In the listing below, find each line that holds the string "name" and copy it.

**INFORMATION SHOWN:**
☆ ☆ ☆

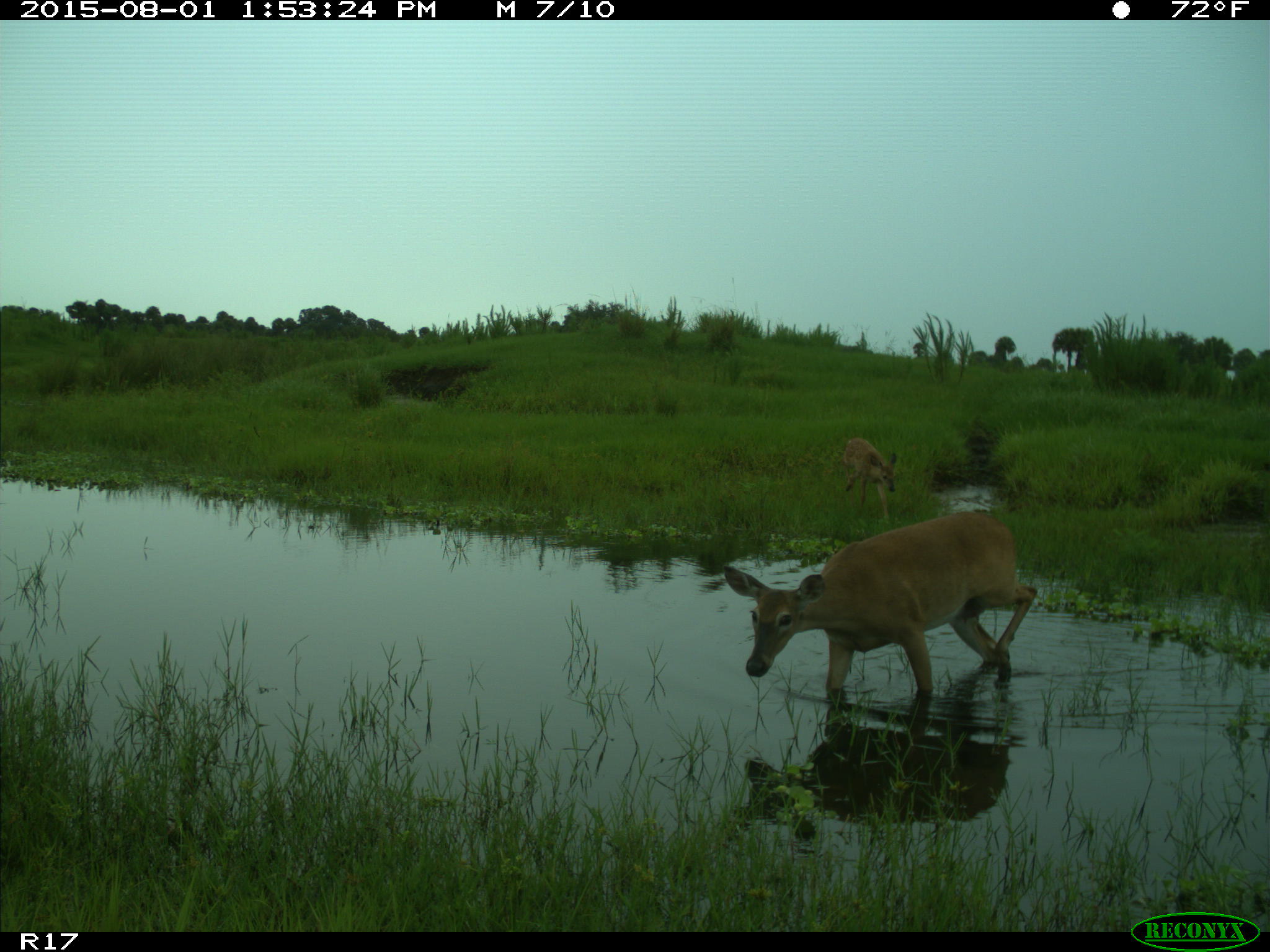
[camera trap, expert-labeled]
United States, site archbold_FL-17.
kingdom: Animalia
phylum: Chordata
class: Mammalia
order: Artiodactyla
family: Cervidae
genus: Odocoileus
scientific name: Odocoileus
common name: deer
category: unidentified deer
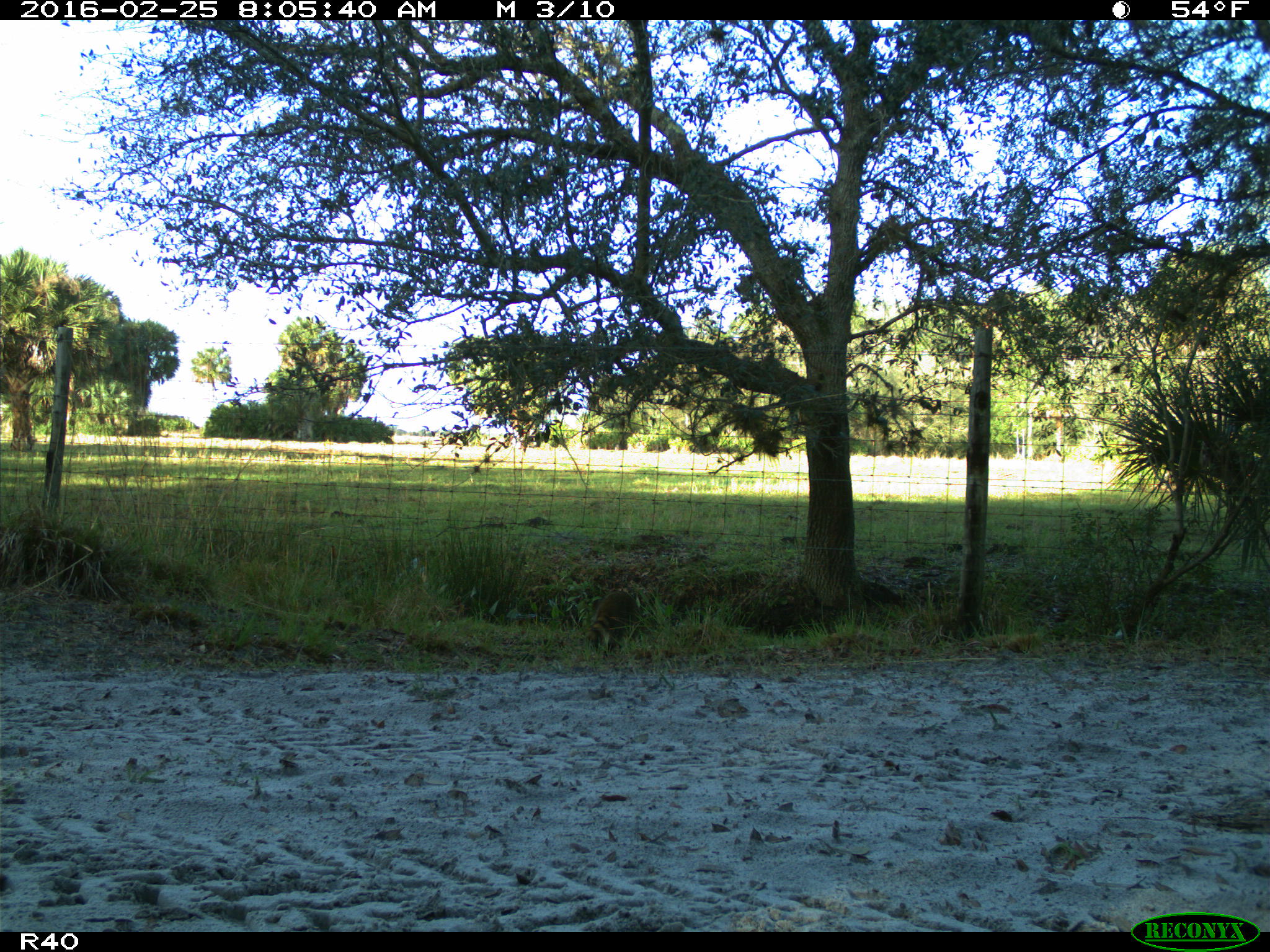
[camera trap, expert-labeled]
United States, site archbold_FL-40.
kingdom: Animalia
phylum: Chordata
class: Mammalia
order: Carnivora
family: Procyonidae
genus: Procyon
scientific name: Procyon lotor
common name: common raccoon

☆ ☆ ☆

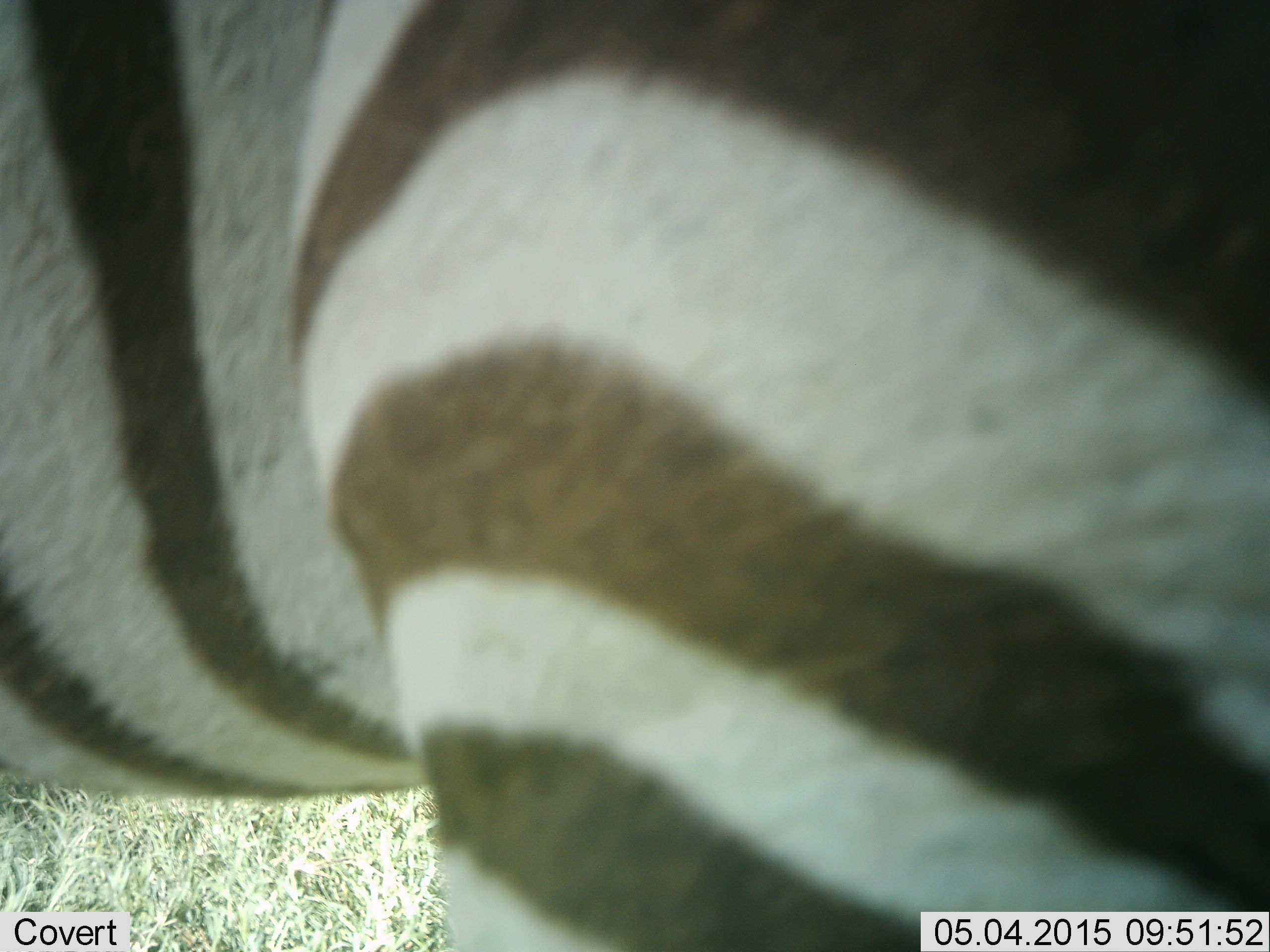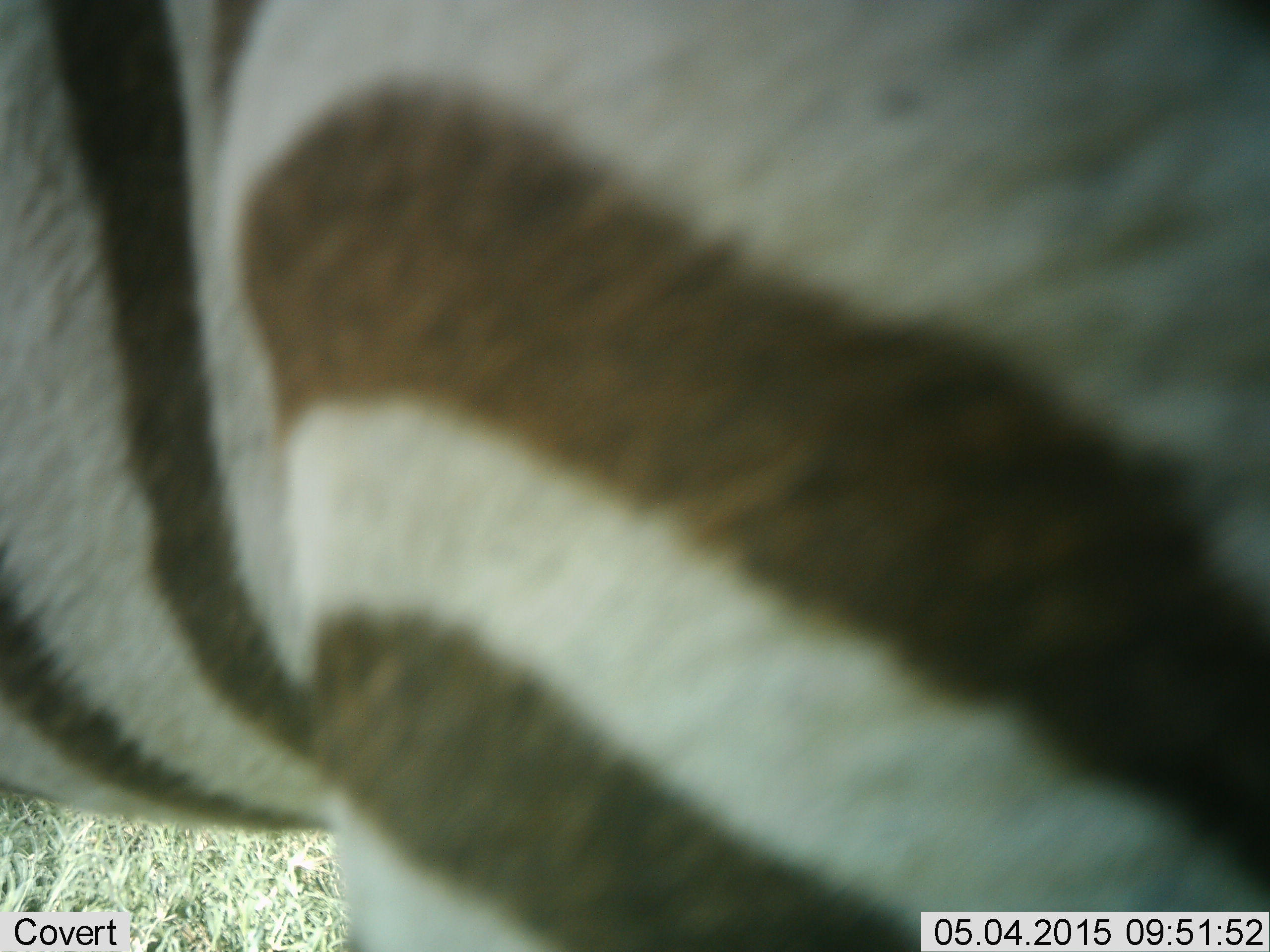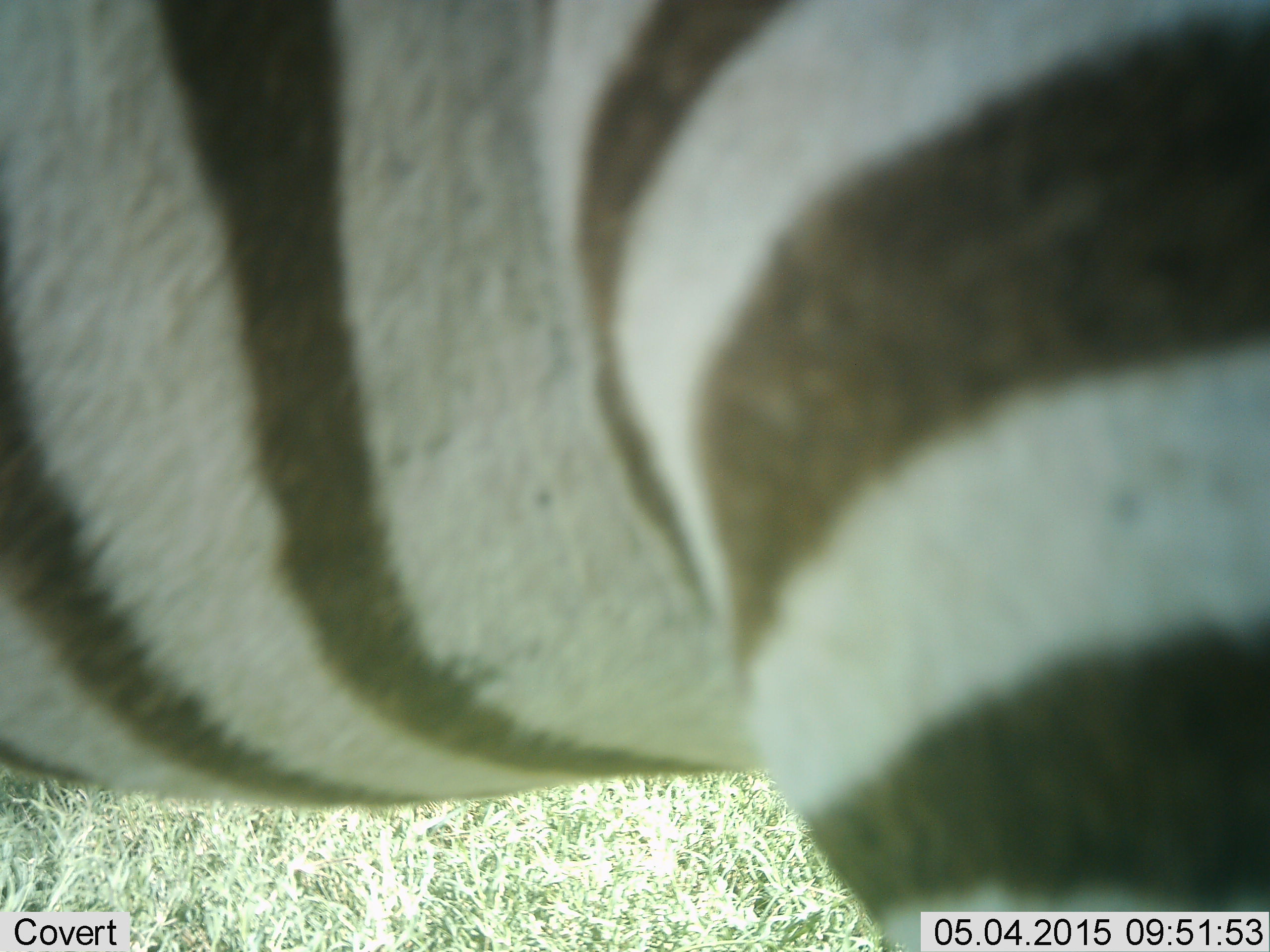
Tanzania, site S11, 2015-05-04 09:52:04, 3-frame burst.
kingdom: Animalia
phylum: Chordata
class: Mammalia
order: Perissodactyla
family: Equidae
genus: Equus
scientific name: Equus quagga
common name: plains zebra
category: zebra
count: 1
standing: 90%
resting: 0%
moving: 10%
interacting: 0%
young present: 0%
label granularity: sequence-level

☆ ☆ ☆

**RESULT OF THIS TASK:**
scientific name: Odocoileus
common name: deer
scientific name: Procyon lotor
common name: common raccoon
scientific name: Equus quagga
common name: plains zebra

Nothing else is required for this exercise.